DESCRIPTION (provided by applicant): The overarching goal of the project is to develop a population risk-stratification tool that will allow efficacious and cost-effective lung cancer screening. Lung cancer represents an ideal malignancy for screening because of its prevalence, identifiable risk groups (current/former smokers) and ability to surgically cure the disease if diagnosed early. However, there are no robust screening techniques with options such as CT scans fraught with cost and harm from large numbers of false positives. One attractive approach is to exploit field carcinogenesis, the concept that the same genetic/environmental milieu that results in a lesion in one area of the lung will impact upon the entire aerodigestive mucosa. The buccal (cheek) mucosa is a "molecular mirror" of lung carcinogenesis, although current techniques are inadequate to translate this phenomenon into a minimally intrusive screening test. Our preliminary data show that the alteration of nanoscale architecture in buccal cells is exquisitely sensitive to field carcinogenesis and, hence, may serve as a robust biomarker for lung cancer. These nanoarchitectural changes can be detected in a practical and highly accurate fashion via a novel biophotonics technology, partial wave spectroscopic (PWS) microscopy. In this study, we will refine PWS technology, develop a prediction rule based on the PWS-detectable nanoscale alterations that is optimized for early stage, curable lung cancer. We will validate our preliminary data that there is no confounding with regards to demographics, risk factors (e.g. smoking intensity) and non-lung primary cancers. Finally, we will prospectively validate buccal PWS in a case control and a cohort studies. This project will provide the requisite data for future definitive large scale multicenter validation trials that could unequivocally prove the efficacy of buccal PWS analysis as the first line of screening for lung cancer allowing rational use of more expensive or intrusive tools such as CT scans or bronchoscopy. This novel paradigm could transform the clinical practice of lung cancer screening and thereby mitigate the large toll of this malignancy in Americans.

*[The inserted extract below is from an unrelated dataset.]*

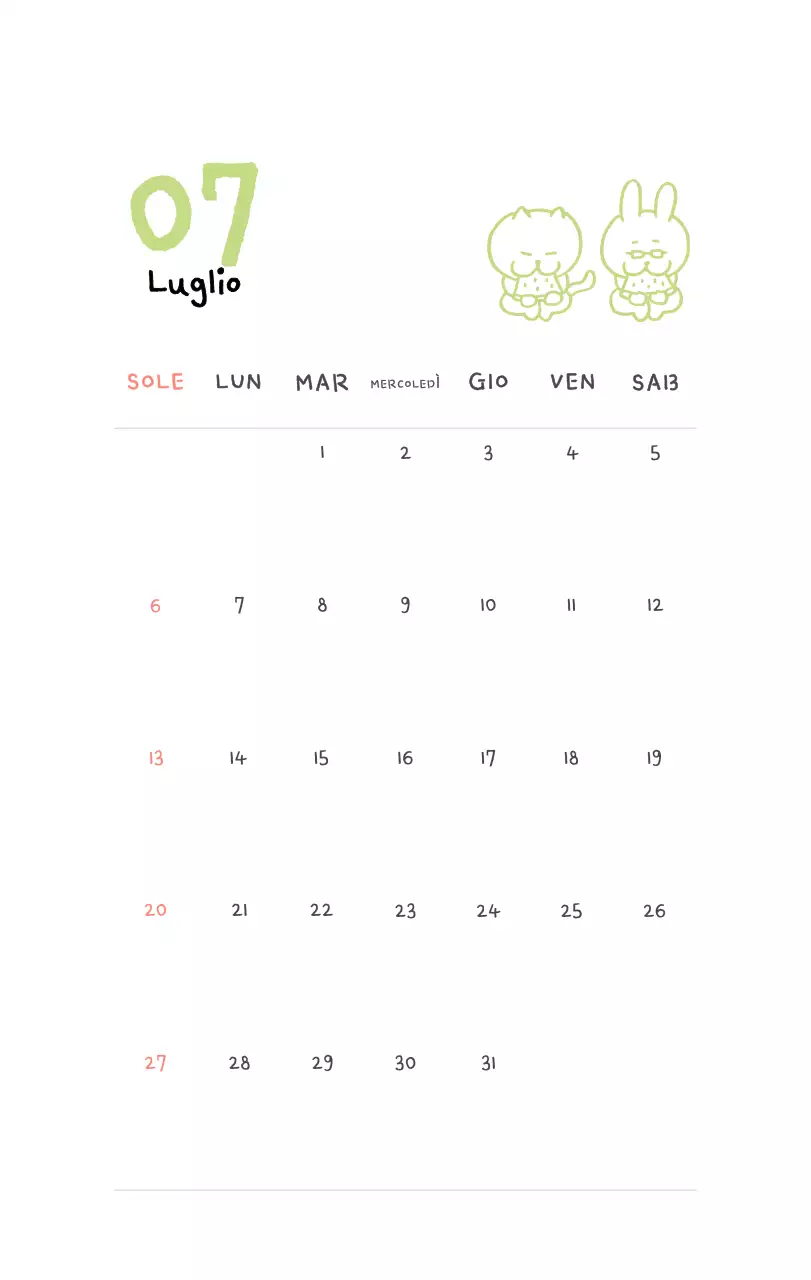 Calendario giornaliero in avorio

描述（由申请人提供）：该项目的总体目标是开发一种人群风险分层工具，以实现有效和具有成本效益的肺癌筛查。肺癌是筛查的理想恶性肿瘤，因为它的患病率，可识别的风险群体（当前/以前的吸烟者）和手术治愈疾病的能力，如果早期诊断。然而，没有强大的筛查技术，例如CT扫描充满了成本和大量假阳性的危害。一个有吸引力的方法是利用现场致癌，这一概念，即在肺的一个区域中导致病变的相同遗传/环境将影响整个呼吸消化道粘膜。颊粘膜是肺癌发生的“分子镜子”，尽管目前的技术不足以将这种现象转化为最低限度的侵入性筛查试验。我们的初步数据表明，口腔细胞的纳米结构的改变是非常敏感的领域致癌，因此，可以作为一个强大的生物标志物肺癌。这些纳米结构的变化可以通过一种新的生物光子学技术，部分波光谱（PWS）显微镜以实用和高度准确的方式检测。在这项研究中，我们将改进PWS技术，开发一种基于PWS可检测的纳米级变化的预测规则，该规则针对早期可治愈的肺癌进行了优化。我们将验证我们的初步数据，即在人口统计学、风险因素（例如吸烟强度）和非肺癌原发性癌症方面不存在混杂因素。最后，我们将在病例对照和队列研究中前瞻性验证颊PWS。该项目将为未来确定的大规模多中心验证试验提供必要的数据，这些试验可以明确证明口腔PWS分析作为肺癌筛查第一线的有效性，允许合理使用更昂贵或侵入性的工具，如CT扫描或支气管镜检查。这种新的模式可以改变肺癌筛查的临床实践，从而减轻美国人这种恶性肿瘤的大量死亡。